Giant Steps in Mi
Giant Steps in Mi
Giant Steps in E: Coltrane's harmonic revolution cycles three key centers a major third apart. Use Lydian and Mixolydian over each fleeting tonal center — Bebop Major scales connect the lines. Chords: EMaj7 – G7 – CMaj7 – D#7 – G#Maj7 – Dm7 – B7 – A#m7 – F#m7.
Giant Steps in Mi
E major is arguably guitar's most powerful key. The open low E and high E strings ring sympathetically as the root, while the open B provides the fifth. This triple reinforcement gives E-based riffs and chords unmatched depth and volume. E is a beginner-level key on guitar because both the low E and high E strings ring as the root, and the open B is the fifth — three open strings reinforce the tonic chord.
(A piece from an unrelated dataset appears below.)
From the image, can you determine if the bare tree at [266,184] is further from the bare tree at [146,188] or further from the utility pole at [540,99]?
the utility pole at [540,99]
Beginners will find this key approachable since most chords use open voicings with minimal stretching.
Voice Leading
The bass line moves through E to G (ascending minor third), G to C (ascending perfect fourth), C to D# (ascending minor third), D# to G# (ascending perfect fourth), G# to D (ascending tritone), D to B (descending minor third), B to A# (descending half step), A# to F# (descending major third). A half-step bass movement creates a strong leading-tone pull that demands resolution. The root motion by larger intervals (fourths and fifths) gives each chord change a strong, decisive character. When the progression loops, the bass returns from F# to E by whole step.
Scales for Improvisation
E major pentatonic works because every note is either a chord tone or a safe passing tone — there are no avoid notes. For soloing, this means you can play freely without clashing. Over dominant seventh chords, E Mixolydian adds the flat seventh for an authentic blues-rock edge.